### [Kutipan Sumber]
::::::::

Wednesday, May 13, 2009

Sighot

Perubahan bentuk kalimat (sighot) dan pengaruh terhadap maknanya.

A. Fi'il madhi.


Fi'il madhi mempunyai makna bahwa perbuatan yang dilakukan telah terjadi.
Kasus :
Saya kemarin makan pagi dengan nasi pecel plus krupuk kentang. 100 % organik dari kebun sendiri, tanpa pupuk kimia.
Yang saya makan kemarin adalah nasi pecel plus krupuk kentang, hari ini saya sudah tidak bisa merubah menu makan pagi saya kemarin dengan nasi soto karena kejadian makan nasi pecel plus krupuk kentang sudah terjadi.
Fi'il madhi digunakan untuk menceritakan peristiwa kemarin dan otomatis pasti tidak bisa berubah lagi.
Kasus :
Falamma wadho'atha qolat robbi inni wadho'tuha untsa.......wa inni sammaytuha maryam.

::::::::

### [Data yang Disediakan]
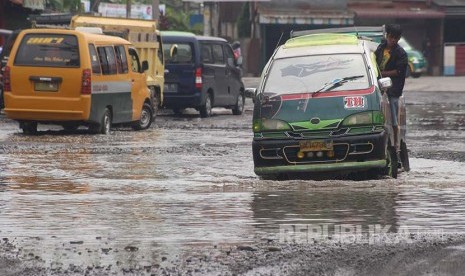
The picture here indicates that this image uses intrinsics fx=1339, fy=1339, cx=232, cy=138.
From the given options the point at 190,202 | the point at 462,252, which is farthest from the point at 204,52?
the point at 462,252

::::::::

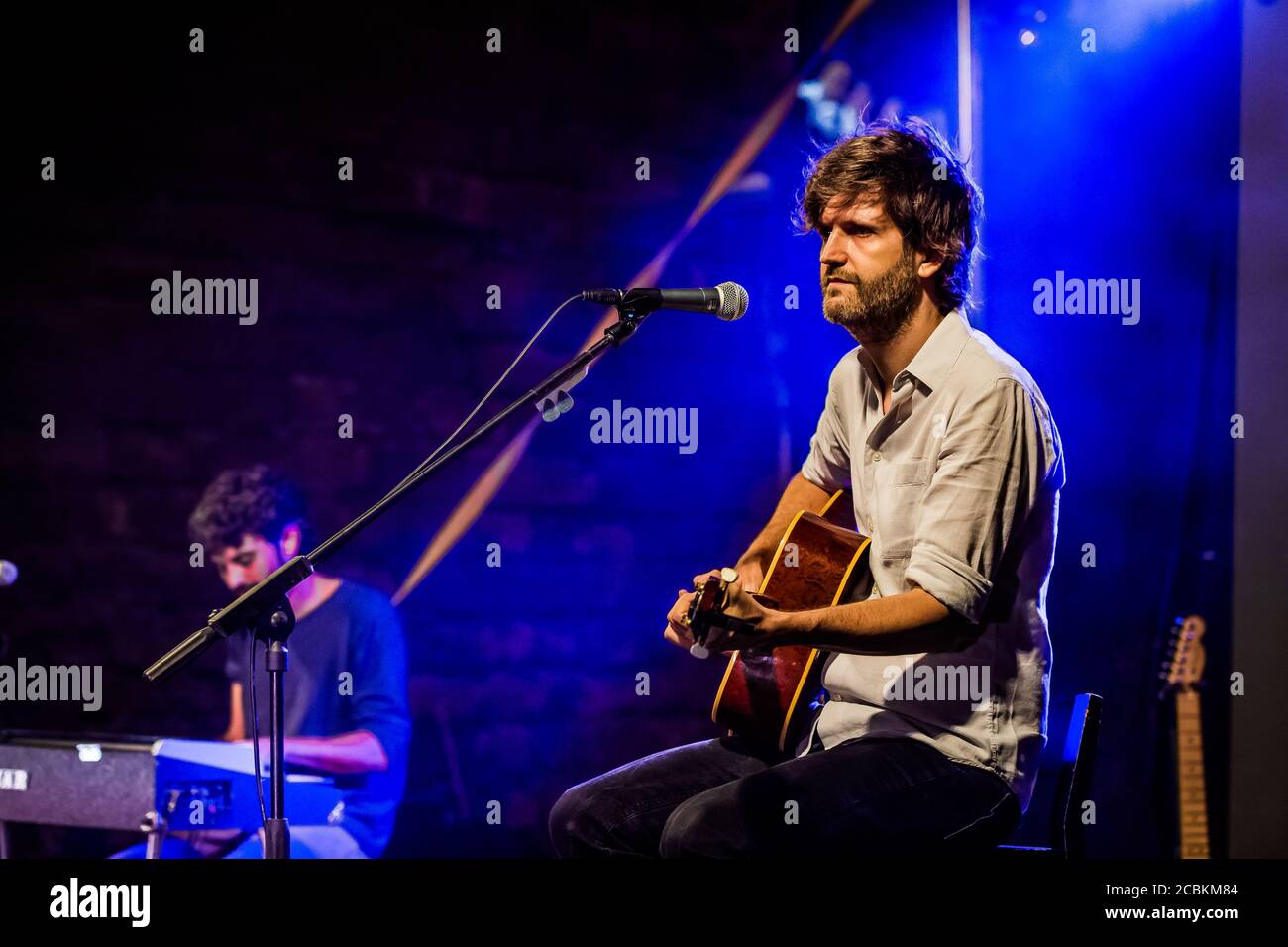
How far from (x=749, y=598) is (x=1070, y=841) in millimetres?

::::::::

### [Petunjuk Pengerjaan]
**a.** Tentukan apakah setiap pernyataan berikut sesuai dengan teks tentang fi'il madhi. Jawablah ya atau tidak, disertai kutipan kata-kata penentunya dari teks.
(i) Fi'il madhi bermakna bahwa perbuatan yang dilakukan telah terjadi.
(ii) Menu makan pagi kemarin dalam contoh adalah nasi soto.
(iii) Makanan dalam contoh disebut dihasilkan dengan pupuk kimia.
**b.** Menurut teks tentang fi'il madhi, untuk apa fi'il madhi digunakan?

### [Jawaban Setiap Tugas]
**a.**
(i) Ya: "Fi'il madhi mempunyai makna bahwa perbuatan yang dilakukan telah terjadi."
(ii) Tidak: "Yang saya makan kemarin adalah nasi pecel plus krupuk kentang"
(iii) Tidak: "100 % organik dari kebun sendiri, tanpa pupuk kimia."

**b.** Fi'il madhi digunakan untuk menceritakan peristiwa kemarin, yang otomatis pasti tidak bisa berubah lagi.